A gente já está há mais tempo nesse ajuste e os ativos americanos estão muito inflados. Eles estão muito acima da média global. Os juros ficaram muito baixos durante muito tempo em função de uma inflação muito baixa, as pessoas foram se deslocando para ativos de duração mais alta, tanto em termos de juros quanto em termos de ações. Nesse ambiente de recessão e principalmente, de inflação sistêmica em que a alta de preços global pode se manter muito alta nos próximos dois a três anos, as pessoas costumam buscar proteção.

Um dos ativos mais procurados são os tangíveis, como commodities, juros e empresas de múltiplos mais baixos, que pagam dividendos. Apesar desse ambiente recessivo que os Estados Unidos vão viver, a gente pode ter um resultado melhor aqui em função das commodities e do desconto excessivo dos ativos. A soma desses conjuntos pode defender o Brasil no plano relativo ao longo desse período que vai ser muito difícil para o mundo.

Quais fatores poderiam fazer com que esse fluxo continuasse expressivo?

Acredito que esse fluxo possa continuar, enquanto a gente vir esse movimento de recessão nos Estados Unidos. Quando a recessão está muito próxima, a história mostra que o S&P e as bolsas americanas sobem até às vésperas. Já na antessala da recessão, elas podem cair bastante.

Quando a recessão ocorrer, eu já tenho um pouco mais de dúvida. Mas no ambiente atual, o crescimento global forte deve seguir forte. A economia americana, por exemplo, vai crescer menos do que 4%, mas ainda é um crescimento expressivo. Europa também deve crescer em torno de 3%, o que é alto. Os Estados Unidos não vão entrar em recessão amanhã. Então, nesse ambiente, o Brasil ainda pode performar bem no relativo.

E chegada das eleições, pode atrapalhar? 

O que está acontecendo no mundo está se sobrepondo ao local. Nós aqui, somos passageiros. A médio prazo, o Brasil vai ter uma inflação alta e o nível de juro nos próximos 24 meses vai seguir elevado. A gente chegou a fazer uma atualização da projeção de crescimento econômico neste ano para 0,8%, mas é provável que o País caminhe para um ambiente de menor crescimento no segundo semestre. E nos próximos anos, há uma grande chance que a gente tenha juros mais altos do que o crescimento. Penso que temos uma série de desafios, mas esse ambiente melhor para commodities no curto prazo ajuda um pouco a nossa situação agora.

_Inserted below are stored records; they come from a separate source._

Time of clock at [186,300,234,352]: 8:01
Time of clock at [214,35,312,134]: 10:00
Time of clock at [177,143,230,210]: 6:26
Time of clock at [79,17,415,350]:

O real teve uma boa apreciação neste ano em relação ao dólar. Como está a visão para o câmbio neste ano? 

É muito difícil saber para onde vai tanto o real quanto o dólar, como todas as outras moedas. O que fazemos aqui na Legacy é usar o câmbio como uma ponta positiva para apostas vendidas em bolsa [que se beneficiam da desvalorização das ações] e vendida em dólar contra real [que acredita na valorização da moeda brasileira]. Com esse ambiente de commodities e de juro mais favorável, o câmbio ainda pode se apreciar um pouco. Ao mesmo tempo, estamos sujeitos a um ambiente que vai piorar do ponto de vista global mais pra frente, o que traz certo perigo para o câmbio.

Como a Legacy tem se posicionado sobre investimentos em meio a esse cenário mais conturbado?

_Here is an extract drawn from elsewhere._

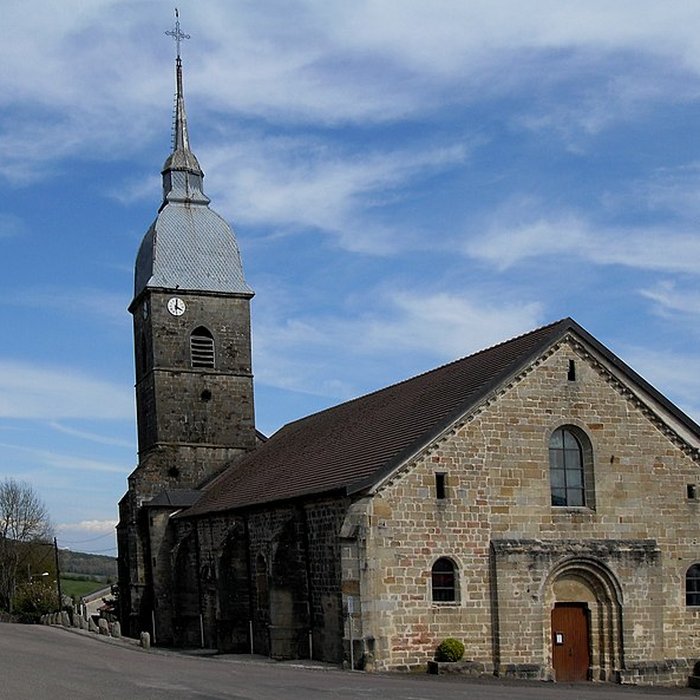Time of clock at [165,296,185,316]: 4:01
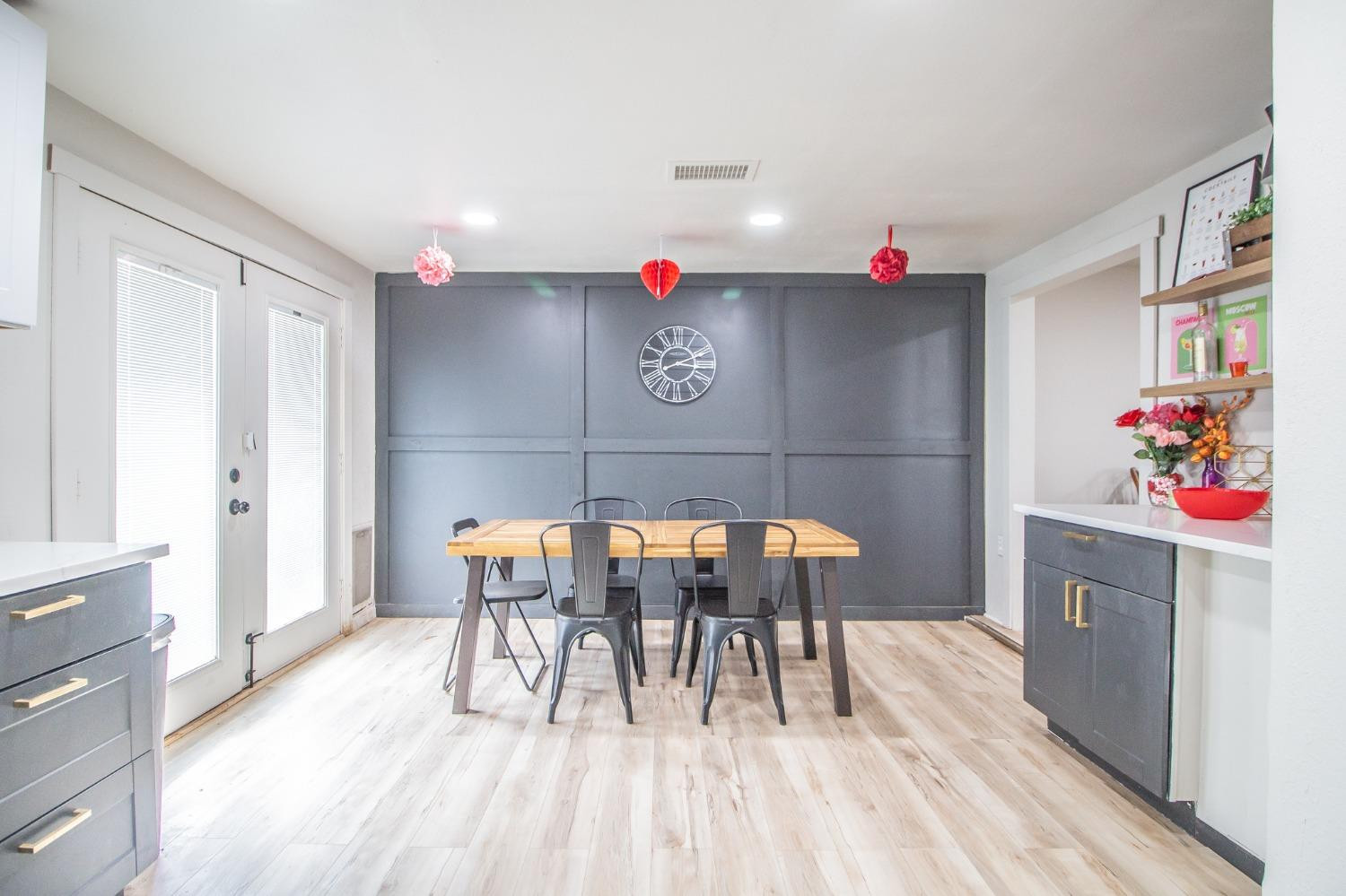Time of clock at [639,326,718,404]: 3:11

A gente já tinha essa visão de inflação elevada global e necessidade de aceleração dos juros nos Estados Unidos. Nesse sentido, a casa já vinha com posições tomadas em juros de mercados desenvolvidos. Desde o começo do ano, estamos negativos em bolsas globais e positivos com as commodities, como petróleo, pela situação da commodity que já era bastante ruim. O que fizemos foi diminuir um pouco essas posições. Ainda assim, a nossa convicção maior continua sendo de que os juros, especialmente nos Estados Unidos vão continuar abrindo [subindo].

Isso tem uma consequência importante porque uma das sanções está ligada à indisponibilidade das reservas do Banco Central russo. Isso deve impulsionar a busca por alternativas ao dólar, o que pode beneficiar o ouro.